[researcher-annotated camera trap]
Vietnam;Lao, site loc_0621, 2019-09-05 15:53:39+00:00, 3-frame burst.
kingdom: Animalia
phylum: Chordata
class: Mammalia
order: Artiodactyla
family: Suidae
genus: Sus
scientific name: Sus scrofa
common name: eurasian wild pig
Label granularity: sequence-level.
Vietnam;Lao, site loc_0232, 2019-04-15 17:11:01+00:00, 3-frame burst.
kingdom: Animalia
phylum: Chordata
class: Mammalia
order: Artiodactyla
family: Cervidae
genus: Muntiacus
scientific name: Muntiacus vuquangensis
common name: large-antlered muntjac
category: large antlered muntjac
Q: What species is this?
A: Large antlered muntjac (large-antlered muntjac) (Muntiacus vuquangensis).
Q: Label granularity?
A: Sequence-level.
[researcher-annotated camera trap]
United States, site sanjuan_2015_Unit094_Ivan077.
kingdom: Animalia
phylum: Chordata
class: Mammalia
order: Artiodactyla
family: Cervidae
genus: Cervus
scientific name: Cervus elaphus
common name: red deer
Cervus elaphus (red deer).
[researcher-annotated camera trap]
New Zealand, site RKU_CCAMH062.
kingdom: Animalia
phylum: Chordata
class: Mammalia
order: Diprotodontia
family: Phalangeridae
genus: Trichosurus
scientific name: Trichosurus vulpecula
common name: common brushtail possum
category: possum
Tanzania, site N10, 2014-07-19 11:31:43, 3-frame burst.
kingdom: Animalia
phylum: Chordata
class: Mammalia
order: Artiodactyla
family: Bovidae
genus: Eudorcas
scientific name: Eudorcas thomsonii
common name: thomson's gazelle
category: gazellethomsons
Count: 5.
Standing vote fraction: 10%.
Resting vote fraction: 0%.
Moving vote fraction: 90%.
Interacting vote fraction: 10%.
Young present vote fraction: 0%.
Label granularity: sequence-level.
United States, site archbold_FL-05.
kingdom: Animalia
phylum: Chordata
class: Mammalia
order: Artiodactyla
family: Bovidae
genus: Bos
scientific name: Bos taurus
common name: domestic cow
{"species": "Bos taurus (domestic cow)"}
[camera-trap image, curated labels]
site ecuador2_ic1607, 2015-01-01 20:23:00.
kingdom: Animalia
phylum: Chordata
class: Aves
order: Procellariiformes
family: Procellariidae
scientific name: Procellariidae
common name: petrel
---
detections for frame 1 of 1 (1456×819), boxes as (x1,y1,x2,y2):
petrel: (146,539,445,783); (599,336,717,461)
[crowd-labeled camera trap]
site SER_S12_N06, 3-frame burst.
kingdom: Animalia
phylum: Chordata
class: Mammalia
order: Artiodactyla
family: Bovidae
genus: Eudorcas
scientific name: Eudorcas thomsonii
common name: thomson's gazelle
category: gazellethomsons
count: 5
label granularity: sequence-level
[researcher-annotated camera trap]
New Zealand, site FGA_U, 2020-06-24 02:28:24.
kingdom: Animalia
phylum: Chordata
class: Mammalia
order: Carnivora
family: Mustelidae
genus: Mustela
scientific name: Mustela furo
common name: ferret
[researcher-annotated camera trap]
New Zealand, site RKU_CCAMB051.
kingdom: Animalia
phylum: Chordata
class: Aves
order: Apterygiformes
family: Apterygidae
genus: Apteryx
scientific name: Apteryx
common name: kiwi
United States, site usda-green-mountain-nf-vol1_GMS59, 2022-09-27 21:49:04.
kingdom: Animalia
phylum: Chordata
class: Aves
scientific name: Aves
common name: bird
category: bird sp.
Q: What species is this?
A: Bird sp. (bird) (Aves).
________________________
Please go over the data above and tally every line holding "United"; reply only with the count.

▶ [Response to the task]
3